→ Stated exercise
Reproduce the listing word for word, starting at its first line and stopping after the line that contains "1525 centimetres", with both of those lines included. Leave the pictures out.

START Provided records

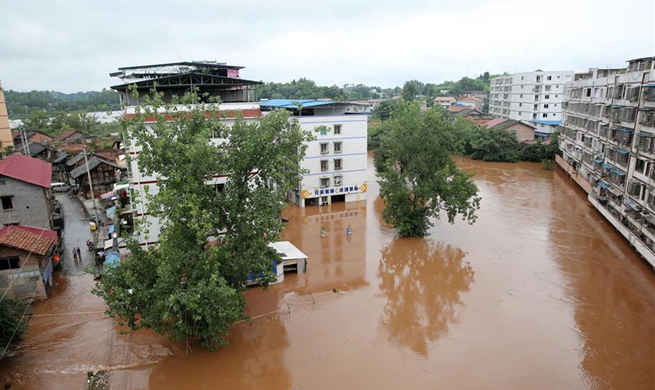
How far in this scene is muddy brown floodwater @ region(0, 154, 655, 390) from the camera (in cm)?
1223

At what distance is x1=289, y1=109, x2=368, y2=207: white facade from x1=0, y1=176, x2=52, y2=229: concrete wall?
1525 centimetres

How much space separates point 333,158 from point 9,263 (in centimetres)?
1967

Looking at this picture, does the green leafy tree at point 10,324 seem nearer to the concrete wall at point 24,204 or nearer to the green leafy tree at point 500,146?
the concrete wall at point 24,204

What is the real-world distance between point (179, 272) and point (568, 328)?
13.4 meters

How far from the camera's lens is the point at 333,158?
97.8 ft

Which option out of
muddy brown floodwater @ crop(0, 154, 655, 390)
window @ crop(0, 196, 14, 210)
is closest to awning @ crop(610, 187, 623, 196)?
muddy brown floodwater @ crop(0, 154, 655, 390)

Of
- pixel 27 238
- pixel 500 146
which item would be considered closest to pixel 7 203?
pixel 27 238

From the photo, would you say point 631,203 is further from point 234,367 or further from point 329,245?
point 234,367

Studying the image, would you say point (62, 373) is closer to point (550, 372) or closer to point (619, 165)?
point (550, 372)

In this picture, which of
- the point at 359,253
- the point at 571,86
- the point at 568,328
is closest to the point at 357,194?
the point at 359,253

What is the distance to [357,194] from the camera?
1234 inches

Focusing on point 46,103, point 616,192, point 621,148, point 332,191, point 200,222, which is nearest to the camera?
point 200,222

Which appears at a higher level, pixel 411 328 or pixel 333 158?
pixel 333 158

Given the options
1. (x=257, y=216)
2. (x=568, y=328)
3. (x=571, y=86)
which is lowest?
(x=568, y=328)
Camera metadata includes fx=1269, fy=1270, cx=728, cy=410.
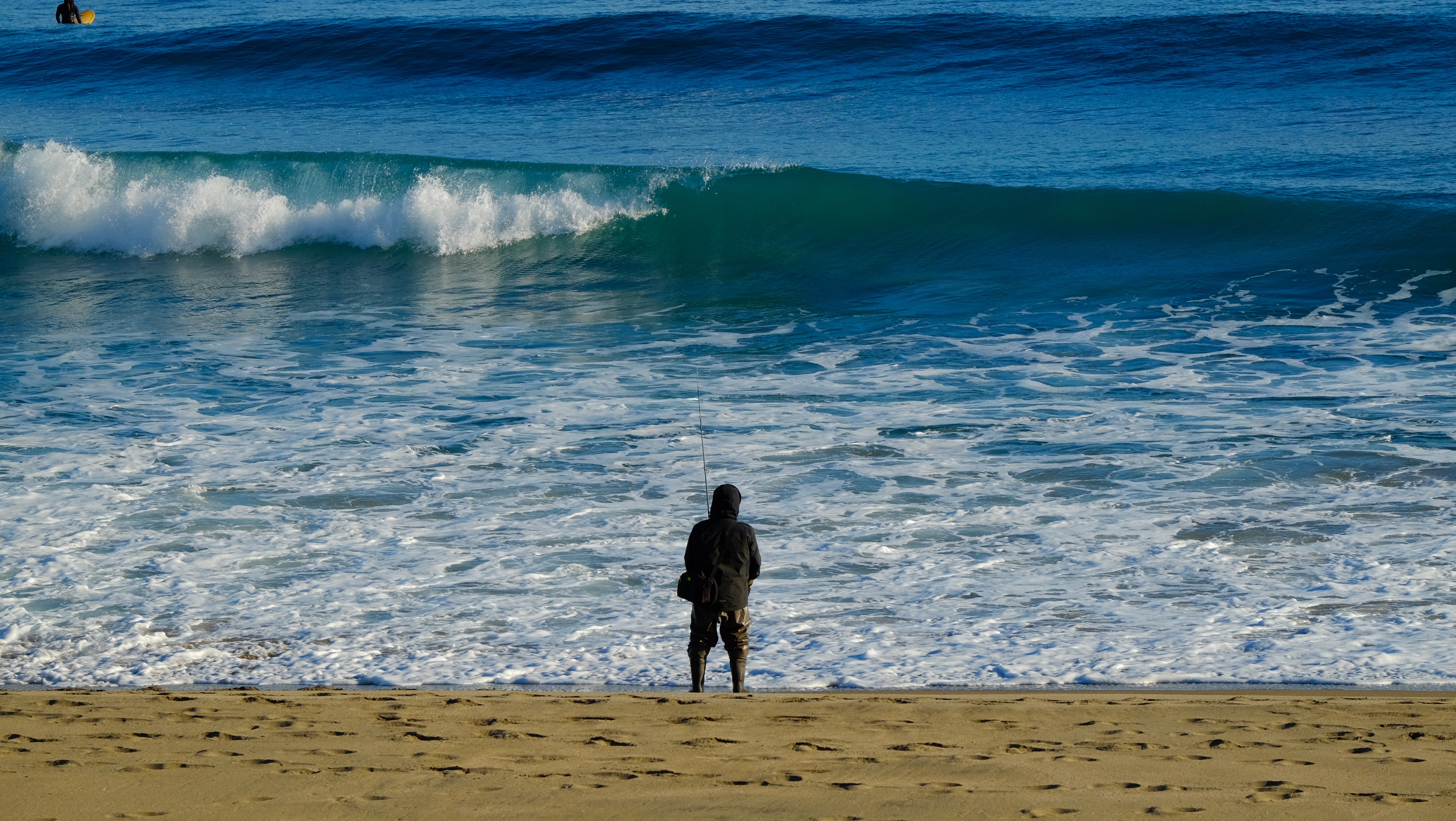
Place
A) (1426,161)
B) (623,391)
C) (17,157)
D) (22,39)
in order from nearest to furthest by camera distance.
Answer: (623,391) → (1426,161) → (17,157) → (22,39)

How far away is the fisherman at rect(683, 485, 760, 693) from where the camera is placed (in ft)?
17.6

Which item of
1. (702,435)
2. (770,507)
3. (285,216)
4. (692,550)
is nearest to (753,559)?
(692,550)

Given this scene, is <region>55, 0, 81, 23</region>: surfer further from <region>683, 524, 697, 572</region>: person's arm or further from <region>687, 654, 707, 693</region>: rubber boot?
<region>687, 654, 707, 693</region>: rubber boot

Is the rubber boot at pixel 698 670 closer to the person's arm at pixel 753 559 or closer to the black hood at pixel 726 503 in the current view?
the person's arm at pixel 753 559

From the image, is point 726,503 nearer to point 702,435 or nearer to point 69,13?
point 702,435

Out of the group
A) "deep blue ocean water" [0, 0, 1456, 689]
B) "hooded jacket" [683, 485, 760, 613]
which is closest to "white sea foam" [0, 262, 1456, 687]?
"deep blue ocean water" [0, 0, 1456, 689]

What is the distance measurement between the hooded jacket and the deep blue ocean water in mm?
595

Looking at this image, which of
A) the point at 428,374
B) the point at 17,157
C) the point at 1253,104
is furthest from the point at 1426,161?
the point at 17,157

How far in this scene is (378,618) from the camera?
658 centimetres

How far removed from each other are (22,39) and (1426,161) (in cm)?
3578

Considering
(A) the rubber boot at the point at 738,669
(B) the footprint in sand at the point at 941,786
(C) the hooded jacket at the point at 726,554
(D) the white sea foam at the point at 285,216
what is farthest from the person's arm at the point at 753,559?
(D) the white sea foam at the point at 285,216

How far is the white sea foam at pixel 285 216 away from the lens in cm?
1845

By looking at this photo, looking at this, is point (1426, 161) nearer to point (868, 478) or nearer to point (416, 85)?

END Provided records

→ Response to the task
How far in this scene is muddy brown floodwater @ region(0, 154, 655, 390) from the camera (in cm)?
1223

At what distance is x1=289, y1=109, x2=368, y2=207: white facade from x1=0, y1=176, x2=52, y2=229: concrete wall?
1525 centimetres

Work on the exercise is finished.